Obviously, in the U.S., MSNBC and Fox News are both propaganda outlets for one political party or the other (Left and Right, respectively,) as are many others, but even they are not directly in the pocket of a particular leader or group the way the biggest information outlets in Russia are all in the thrall of Vladimir Putin. Privately owned news media are, for the most part, a better way.
This seemingly obvious point has been stretched out, at the risk of belaboring it, in order to illustrate the absurd disservice the Republican extremists are doing to America, but hopefully, we can all agree on this basic fact: while there many things private citizens or businesses can do better individually, there are also some things a civilized country can do better together, via their government, as one nation. The Constitution created our system of government in recognition of this basic principle.
The debate between Democrats and Republicans used to be over which things government did better and which things it didn’t. When candidates and elected officials argued, they were essentially fighting over where the line should be, negotiating complex boundaries between the public sector and the private sector. Generally, Republicans leaned towards private companies doing more, and Democrats leaned towards government doing more.

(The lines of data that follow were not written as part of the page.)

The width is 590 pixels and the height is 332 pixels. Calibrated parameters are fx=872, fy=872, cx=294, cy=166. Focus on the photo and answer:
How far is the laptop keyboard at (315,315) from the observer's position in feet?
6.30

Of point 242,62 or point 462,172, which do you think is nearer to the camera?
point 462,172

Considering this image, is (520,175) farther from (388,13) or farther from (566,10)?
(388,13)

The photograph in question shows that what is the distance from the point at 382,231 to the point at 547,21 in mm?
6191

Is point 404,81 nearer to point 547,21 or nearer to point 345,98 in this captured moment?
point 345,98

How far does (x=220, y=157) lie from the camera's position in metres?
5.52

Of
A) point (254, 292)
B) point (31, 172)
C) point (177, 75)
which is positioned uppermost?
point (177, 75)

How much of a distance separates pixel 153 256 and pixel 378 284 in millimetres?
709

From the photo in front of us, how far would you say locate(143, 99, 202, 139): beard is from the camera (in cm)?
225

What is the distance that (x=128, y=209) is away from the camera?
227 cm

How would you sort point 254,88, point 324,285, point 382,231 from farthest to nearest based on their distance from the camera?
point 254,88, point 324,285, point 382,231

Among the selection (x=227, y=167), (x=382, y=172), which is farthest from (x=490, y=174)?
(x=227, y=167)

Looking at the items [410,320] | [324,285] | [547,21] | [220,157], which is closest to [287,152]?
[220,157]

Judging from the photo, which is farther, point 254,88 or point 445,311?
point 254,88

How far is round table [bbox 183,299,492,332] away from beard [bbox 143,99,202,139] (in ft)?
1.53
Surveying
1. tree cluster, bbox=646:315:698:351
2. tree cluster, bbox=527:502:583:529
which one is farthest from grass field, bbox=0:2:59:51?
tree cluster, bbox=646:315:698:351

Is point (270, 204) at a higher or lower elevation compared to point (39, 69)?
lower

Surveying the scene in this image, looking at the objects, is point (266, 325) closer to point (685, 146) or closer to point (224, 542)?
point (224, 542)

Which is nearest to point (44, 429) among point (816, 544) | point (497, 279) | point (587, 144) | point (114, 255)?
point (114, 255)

This was a debate worthy of a great nation. Until some point in the 1970s, this was the central axis of American politics. But those days, sadly, are gone.

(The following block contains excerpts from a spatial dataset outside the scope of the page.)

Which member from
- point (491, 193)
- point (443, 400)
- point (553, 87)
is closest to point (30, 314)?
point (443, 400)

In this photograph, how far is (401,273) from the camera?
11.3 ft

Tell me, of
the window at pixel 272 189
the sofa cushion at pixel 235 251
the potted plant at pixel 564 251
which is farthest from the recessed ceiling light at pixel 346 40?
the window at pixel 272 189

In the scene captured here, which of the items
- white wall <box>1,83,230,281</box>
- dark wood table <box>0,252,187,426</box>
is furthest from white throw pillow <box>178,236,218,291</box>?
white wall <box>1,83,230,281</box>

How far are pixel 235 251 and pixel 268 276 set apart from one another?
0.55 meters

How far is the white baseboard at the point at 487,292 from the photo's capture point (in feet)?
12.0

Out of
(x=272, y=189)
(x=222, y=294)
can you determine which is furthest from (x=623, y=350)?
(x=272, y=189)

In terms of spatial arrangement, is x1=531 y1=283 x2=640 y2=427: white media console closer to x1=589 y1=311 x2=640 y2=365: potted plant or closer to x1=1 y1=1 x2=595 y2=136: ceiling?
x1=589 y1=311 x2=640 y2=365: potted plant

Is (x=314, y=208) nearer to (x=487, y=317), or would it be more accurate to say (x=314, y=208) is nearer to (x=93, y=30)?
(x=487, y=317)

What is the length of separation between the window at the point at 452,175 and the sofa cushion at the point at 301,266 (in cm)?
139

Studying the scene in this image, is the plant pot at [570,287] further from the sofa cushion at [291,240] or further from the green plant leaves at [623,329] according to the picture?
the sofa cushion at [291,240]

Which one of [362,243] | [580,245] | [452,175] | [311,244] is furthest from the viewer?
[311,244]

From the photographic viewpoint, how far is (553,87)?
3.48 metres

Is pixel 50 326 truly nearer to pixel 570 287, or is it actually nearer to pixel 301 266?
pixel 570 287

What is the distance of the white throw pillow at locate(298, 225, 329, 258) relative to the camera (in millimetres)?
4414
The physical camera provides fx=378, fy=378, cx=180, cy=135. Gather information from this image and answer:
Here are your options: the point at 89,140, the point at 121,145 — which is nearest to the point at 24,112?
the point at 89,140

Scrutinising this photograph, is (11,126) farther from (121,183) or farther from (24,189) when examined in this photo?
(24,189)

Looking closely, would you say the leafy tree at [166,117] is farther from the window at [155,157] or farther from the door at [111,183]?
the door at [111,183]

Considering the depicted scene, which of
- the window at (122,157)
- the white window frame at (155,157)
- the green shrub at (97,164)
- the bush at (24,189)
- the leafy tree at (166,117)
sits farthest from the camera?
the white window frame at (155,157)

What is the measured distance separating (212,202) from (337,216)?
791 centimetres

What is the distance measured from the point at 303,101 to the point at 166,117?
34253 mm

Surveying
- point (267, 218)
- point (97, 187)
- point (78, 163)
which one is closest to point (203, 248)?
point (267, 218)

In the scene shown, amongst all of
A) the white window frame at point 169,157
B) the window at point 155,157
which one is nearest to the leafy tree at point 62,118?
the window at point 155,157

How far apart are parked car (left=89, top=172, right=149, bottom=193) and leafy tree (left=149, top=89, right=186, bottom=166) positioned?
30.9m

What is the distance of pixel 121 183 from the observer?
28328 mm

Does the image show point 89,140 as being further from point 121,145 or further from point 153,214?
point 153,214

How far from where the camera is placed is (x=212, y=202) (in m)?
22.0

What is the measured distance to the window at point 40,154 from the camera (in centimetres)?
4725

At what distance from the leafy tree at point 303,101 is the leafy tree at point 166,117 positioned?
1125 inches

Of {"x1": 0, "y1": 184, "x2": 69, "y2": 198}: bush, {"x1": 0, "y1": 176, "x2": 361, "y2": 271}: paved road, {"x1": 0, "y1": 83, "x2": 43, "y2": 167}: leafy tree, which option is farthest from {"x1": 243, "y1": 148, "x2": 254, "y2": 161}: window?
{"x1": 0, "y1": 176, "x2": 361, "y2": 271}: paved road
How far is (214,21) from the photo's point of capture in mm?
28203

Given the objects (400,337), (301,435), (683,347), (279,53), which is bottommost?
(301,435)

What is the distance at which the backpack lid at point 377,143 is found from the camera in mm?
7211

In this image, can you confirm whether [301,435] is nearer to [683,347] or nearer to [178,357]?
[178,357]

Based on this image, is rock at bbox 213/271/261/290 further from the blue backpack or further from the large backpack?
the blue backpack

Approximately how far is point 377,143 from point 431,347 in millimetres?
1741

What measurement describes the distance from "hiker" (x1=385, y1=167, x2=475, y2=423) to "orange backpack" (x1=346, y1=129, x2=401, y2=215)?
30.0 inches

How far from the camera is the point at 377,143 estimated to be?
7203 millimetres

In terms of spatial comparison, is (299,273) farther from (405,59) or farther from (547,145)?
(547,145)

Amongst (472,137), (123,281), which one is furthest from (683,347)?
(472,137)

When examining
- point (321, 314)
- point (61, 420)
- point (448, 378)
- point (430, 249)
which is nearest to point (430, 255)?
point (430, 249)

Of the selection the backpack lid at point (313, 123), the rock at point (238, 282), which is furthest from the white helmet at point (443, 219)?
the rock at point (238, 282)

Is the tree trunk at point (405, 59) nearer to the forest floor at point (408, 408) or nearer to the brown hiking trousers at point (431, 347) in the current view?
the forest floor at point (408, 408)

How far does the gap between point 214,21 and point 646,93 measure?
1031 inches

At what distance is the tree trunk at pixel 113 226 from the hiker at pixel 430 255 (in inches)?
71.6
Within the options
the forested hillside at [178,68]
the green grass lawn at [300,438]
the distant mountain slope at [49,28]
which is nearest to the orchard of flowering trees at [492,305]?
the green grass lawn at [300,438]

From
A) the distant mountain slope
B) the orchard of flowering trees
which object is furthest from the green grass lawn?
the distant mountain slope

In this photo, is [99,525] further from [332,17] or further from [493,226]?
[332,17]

Many have pined for those Republicans of yesteryear: the realists, the economic wonks and masters of foreign policy and realpolitik who got things done and kept pie-in-the-sky liberals from indulging their idealism at the expense of everyday people.
In the same blog post quoted above, Rogers—the writer behind the TV series Leverage and hit films like Michael Bay’s 2007 Transformers—describes yesterday’s Republicans further, writing, “’Who’s going to pay for this?’ they’d say, frowning over national budgets. ‘Where are the facts? The research?’ They’d take out their little red pens and buzzkill our little dreams of nationalized health care or solar-powered windmills or maglev trains, and then go back to banning pornography while secretly screwing around on their wives. But you know what? A lot of times, they were right. We needed those guys.”
Needed or not, those Republicans are history. The party of Lincoln and Eisenhower no longer represents the simple hypothesis that private industry is often more efficient than government. It has been transformed. Today, it champions the idea that the system of leadership created by our founders in the Constitution is only responsible for two things, controlling Americans’ sexual behavior, and fighting wars.
Otherwise, the 21st Century GOP’s argument is simple: that all government, but specifically the U.S. government, is intrinsically inefficient, tyrannical, and—for lack of better word—evil.
However, the modern GOP crusade to diminish or cripple the federal government—and ask you to vote them into federal government jobs so they can do so—is neither their party’s traditional role, nor a return to basics. For most of American history, the debate between parties was about what government should do, not whether or not government should simply do as little as possible.
The current attempt to sort American voters into two categories—small government Libertarians with paradoxically extremist social agendas on the one side, pinko Communist traitors cashing welfare checks on the other—is a new and pernicious lie, a destructive force, and an unpatriotic disservice to the American people.
In a future column, we will examine this particular deception in more detail.
Republican Lies Revealed – All Government is Tyranny is the first in a series of opinion articles seeking to examine and debunk dishonesty in the modern Republican Party.